The six books of Antonini's important correspondence (1497–1523) concerning the affairs of his Order, much of which is addressed to Friar Gabriel of Venice, his successor as Prior General, are preserved in Rome in the Biblioteca Angelica. Cardinal Joseph Hergenröther, a leading Church historian of the 19th century, praised particularly the circular letter in which Antonini made known (27 February 1519), his resignation of the office of Prior General of the Augustinian friars.

Other of Antonini's known works are a commentary on the first book of the Sentences of Peter Lombard, three Eclogae Sacrae, a dictionary of Hebrew roots, a Libellus de ecclesiae incremento, a Liber dialogorum, and an Informatio pro sedis apostolicae auctoritate contra Lutheranam sectam.

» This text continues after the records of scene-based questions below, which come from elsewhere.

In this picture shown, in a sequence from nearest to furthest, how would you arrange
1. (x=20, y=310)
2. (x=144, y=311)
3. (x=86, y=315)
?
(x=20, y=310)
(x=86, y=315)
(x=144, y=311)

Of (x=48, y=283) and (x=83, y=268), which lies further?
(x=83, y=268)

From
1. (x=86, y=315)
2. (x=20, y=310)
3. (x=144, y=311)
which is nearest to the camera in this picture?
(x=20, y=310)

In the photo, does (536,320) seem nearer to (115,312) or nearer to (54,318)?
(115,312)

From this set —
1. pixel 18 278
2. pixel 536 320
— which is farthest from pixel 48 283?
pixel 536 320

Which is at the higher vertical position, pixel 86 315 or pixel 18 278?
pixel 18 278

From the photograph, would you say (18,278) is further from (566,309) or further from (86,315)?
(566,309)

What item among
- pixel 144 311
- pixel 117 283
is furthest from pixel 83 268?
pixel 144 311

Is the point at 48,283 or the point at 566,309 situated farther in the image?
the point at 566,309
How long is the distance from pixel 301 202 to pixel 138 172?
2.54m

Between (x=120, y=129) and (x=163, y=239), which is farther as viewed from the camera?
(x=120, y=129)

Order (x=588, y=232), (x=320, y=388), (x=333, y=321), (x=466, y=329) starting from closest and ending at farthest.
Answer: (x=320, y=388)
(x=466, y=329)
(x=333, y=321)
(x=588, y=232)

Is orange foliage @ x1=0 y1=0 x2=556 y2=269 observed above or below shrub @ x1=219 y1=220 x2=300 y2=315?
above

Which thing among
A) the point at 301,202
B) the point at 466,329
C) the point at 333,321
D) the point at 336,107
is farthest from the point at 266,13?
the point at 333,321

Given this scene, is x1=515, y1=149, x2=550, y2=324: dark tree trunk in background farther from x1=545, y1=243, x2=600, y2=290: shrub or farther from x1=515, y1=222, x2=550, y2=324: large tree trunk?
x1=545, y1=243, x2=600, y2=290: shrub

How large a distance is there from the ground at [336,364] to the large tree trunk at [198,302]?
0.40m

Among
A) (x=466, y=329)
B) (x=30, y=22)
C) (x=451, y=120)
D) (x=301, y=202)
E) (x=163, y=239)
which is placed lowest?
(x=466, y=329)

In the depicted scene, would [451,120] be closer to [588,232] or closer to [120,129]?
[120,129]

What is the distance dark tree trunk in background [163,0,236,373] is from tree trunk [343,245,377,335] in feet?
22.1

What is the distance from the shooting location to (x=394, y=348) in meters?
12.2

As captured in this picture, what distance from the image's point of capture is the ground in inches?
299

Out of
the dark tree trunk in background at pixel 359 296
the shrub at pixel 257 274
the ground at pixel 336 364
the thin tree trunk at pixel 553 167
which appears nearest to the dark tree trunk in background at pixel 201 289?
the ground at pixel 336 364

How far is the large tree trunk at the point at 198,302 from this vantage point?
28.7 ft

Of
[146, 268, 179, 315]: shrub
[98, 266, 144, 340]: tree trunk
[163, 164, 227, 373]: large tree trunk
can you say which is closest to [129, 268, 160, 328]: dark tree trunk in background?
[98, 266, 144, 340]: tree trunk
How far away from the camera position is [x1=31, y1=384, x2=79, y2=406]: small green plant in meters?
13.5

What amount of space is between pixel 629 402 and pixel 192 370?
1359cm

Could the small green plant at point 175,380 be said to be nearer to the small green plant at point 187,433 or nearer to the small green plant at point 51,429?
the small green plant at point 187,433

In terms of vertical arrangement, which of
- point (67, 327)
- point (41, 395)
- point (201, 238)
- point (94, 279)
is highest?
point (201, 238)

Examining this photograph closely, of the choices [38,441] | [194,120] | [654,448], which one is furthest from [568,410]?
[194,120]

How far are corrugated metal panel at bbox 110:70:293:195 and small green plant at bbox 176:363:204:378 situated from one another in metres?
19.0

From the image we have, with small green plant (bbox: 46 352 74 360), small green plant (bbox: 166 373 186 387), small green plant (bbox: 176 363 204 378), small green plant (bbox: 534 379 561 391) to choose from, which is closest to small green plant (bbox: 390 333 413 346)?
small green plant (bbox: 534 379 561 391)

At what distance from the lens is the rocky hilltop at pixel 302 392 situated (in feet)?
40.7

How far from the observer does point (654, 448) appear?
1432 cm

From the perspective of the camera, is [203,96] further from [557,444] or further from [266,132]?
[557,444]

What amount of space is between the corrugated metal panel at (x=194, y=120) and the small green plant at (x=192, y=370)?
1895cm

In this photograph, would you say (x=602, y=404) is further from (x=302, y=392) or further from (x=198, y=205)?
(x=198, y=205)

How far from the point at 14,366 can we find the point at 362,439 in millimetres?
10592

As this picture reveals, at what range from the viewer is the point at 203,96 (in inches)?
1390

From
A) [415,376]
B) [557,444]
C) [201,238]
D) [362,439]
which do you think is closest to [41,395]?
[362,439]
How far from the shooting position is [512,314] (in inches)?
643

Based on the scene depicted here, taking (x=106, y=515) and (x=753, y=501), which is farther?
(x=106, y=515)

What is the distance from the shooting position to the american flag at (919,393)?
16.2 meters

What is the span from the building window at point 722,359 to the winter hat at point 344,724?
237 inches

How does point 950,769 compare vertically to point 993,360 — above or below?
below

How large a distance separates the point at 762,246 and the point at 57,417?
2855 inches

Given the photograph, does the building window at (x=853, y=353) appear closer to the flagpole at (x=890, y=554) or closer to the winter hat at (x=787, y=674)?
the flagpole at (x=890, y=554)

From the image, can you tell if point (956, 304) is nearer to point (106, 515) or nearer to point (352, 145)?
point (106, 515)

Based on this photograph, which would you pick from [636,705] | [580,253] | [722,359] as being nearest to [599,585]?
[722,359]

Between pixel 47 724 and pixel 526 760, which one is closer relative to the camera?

In 1518, Juan Gabriel of Teruel (formerly known as Ali Alayzar), a Muslim convert to Christianity, prepared a Latin translation of the Quran for Giles of Viterbo, who had commissioned the translation for the purpose of converting Muslims to Christianity. Leo Africanus, a Muslim convert who was a godson of Giles of Viterbo, revised the translation in 1525. Surviving manuscripts of the translation are Cambridge MS Mm. v. 26 (C) and Milan MS D 100 inf. (M). MS D 100 Inf was copied by Scottish scholar David Colville in 1621, from a manuscript at the library of El Escorial in Spain. Colville later brought the manuscript to Milan. Today, it is archived at the Biblioteca Ambrosiana.